<クールジャパン>ポップカルチャー支援に税金を投入すべきか
安倍政権が推進に意欲を示す「クール・ジャパン戦略」。政府のクールジャパン推進会議では、国がいかに支援するかについて議論されています。しかし、ポップカルチャー支援への税金投入そのものには、賛否の声も出ています。
アニメや日本食は民間の力で広まった
これまで、アニメやマンガ、TVゲームなど日本発のポップカルチャーは、民間主導で海外進出を果たしてきました。 たとえばアメリカで大ヒットした「ポケモン」。米国任天堂は5000万ドル(約51億円)規模の大々的なキャンペーンを行ったほか、登場人物の名前をアメリカ風に変えたり、おにぎりを食べるシーンをカットするなど、徹底したローカライズ(現地化)を行いました(アン・アリスン「菊とポケモン」)。華々しい成功の裏には、こうした綿密なマーケティングがあったことは見逃せません。 日本食の分野では、草の根からブームが起こりましたが、ここでもローカライズが重要な役割を果たしました。アボカドなどを裏巻きした寿司「カリフォルニア・ロール」など、海外で独自のメニューが生まれたことはよく知られています。また、日本食の人気が高まるにつれ、数多くの外国人が日本料理店経営に関わるようになりました。そのうちのひとつ、英国生まれの回転寿司チェーン「YO! Sushi」は、世界7カ国で77店舗を展開するまでに成長しています。 政府の支援策が海外の反発を受けたこともあります。
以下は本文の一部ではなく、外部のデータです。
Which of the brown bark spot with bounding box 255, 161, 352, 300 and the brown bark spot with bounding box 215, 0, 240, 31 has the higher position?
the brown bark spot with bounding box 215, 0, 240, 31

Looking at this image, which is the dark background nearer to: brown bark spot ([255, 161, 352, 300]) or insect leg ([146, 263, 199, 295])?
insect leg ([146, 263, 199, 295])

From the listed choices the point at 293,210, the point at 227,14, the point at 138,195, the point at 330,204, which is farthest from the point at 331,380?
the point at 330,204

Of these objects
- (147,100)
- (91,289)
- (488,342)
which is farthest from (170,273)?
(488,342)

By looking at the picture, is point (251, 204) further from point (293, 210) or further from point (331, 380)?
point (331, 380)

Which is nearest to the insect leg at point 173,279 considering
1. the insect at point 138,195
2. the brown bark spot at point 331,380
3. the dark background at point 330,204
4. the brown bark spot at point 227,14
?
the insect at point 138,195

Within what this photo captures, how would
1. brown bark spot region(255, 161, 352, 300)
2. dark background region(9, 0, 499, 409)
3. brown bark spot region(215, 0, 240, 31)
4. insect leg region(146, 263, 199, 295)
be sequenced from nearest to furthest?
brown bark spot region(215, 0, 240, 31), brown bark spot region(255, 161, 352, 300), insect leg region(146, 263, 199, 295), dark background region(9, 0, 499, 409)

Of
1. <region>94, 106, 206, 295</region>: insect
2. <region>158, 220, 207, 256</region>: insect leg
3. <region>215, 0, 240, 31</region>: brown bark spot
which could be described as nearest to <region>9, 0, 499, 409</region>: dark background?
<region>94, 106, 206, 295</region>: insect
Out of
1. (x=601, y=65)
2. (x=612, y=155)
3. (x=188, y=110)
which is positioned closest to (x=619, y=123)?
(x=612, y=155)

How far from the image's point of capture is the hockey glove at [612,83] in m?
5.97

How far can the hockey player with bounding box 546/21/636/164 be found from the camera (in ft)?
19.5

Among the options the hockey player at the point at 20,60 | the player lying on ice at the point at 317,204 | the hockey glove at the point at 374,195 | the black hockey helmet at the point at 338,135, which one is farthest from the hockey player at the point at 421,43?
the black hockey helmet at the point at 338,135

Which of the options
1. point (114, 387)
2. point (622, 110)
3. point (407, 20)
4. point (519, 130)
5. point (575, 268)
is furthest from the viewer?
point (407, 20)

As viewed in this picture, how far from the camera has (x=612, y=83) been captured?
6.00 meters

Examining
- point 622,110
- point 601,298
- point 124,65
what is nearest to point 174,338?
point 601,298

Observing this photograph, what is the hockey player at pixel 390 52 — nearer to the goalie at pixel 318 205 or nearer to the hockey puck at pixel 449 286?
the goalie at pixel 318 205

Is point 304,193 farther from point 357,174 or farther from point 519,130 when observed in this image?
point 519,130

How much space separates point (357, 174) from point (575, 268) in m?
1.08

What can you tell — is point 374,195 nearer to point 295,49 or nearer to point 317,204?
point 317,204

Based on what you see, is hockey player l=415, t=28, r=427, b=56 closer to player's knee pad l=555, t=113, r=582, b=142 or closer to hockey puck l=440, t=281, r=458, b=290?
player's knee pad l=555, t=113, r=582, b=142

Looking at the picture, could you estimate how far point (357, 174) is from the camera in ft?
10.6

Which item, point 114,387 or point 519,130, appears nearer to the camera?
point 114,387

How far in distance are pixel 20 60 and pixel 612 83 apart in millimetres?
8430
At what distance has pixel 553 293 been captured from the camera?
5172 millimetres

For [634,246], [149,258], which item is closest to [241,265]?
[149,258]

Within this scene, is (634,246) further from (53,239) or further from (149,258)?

2006年、農林水産省は正統な日本食を提供する海外のレストランを支援する目的で、「海外日本食レストラン認証制度」の立ち上げを検討しました。しかし、一部の海外メディアは、食の多様性を認めない考え方だとして、これを批判。ワシントン・ポスト紙は「スシ・ポリスが彼らのやり方だ」と揶揄しました(2006年11月24日)。結局、農林水産省は政府による認証を取り止め、NPO法人が推奨マークを与える方法に切り替えました。 ローカライズを認めるか、あくまで「正統な」日本文化にこだわるか。そして、民間の力で世界を切り開くべきか、政府が果たすべき役割はあるのか。識者の意見も割れています。